Men head home early after a death during construction of the Bay Bridge. Photo: Peter Stackpole, Quitting Time, 1935.
Men head home early after a death during construction of the Bay Bridge.. Photo: Peter Stackpole, “Quitting Time,” 1935.

As Caltrans continues to work on the new eastern span of the Bay Bridge, the Oakland Museum of California is looking back at the beginning of both bridges that span the Bay, as well as the men who helped build them.
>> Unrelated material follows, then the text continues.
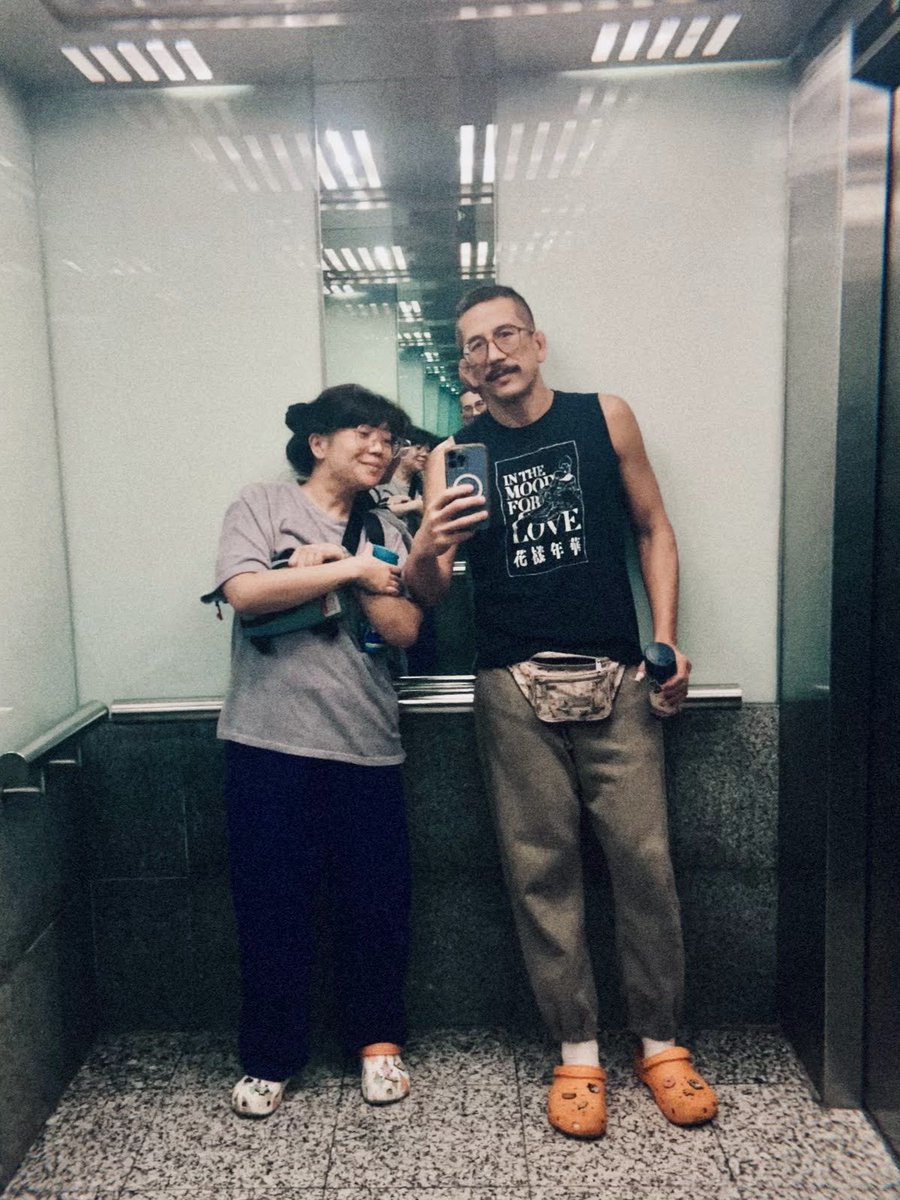 E. Casey Leydon tweet media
The exhibit features black-and-white images from photographer Peter Stackpole of the building of the Bay and Golden Gate bridges. The vivid photos started Stackpole on a brilliant career working for Life and other magazines, but the show’s curator, Drew Johnson, told KQED’s Cy Musiker it was partially just luck that Stackpole was able to get such breathtaking shots.

And so he was hanging around, basically around by the Embarcadero watching the piers go up. And a bridge worker noticed him and must have sensed what he was thinking or something because he said, ‘Hey kid, why don’t you come out with us, you’ll get some good pictures.’ And Peter said, ‘That was the invitation I was waiting for.’

Peter Stackpole, Catwalk and Marin Tower, 1936.
Peter Stackpole, “Catwalk and Marin Tower,” 1936.

Musiker got a preview of the show from Johnson, who also talked about the stories behind the photos. Here they discuss “Quitting Time” featured at the top of this page.

Peter Stackpole, Wrapped Cable, Golden Gate Bridge, 1936.
Peter Stackpole, “Wrapped Cable, Golden Gate Bridge,” 1936.

Musiker: [“Quitting Time”] is an amazing picture. I’ve kind of got chills looking at it. Tell me why.

Johnson: At first glance, you think this is just some tired looking men on a boat heading back to shore from the towers in the background.

Johnson: The title is “Quitting Time,” so you’re thinking, ‘Well, they’re just going home at the end of the day,’ but in fact, they’re going home early because there’s been a fatality on the bridge. And there were 28 fatalities on the construction of the Bay Bridge. And then if you read Peter’s comment, it mentions that one of the men in the photograph that you’re looking at actually was a fatality later on.

The show started Saturday and runs until Jan. 26, 2014 at Oakland Museum of California.

Peter Stackpole, Waiting on Catwalk, 1935.
Peter Stackpole, “Waiting on Catwalk,” 1935.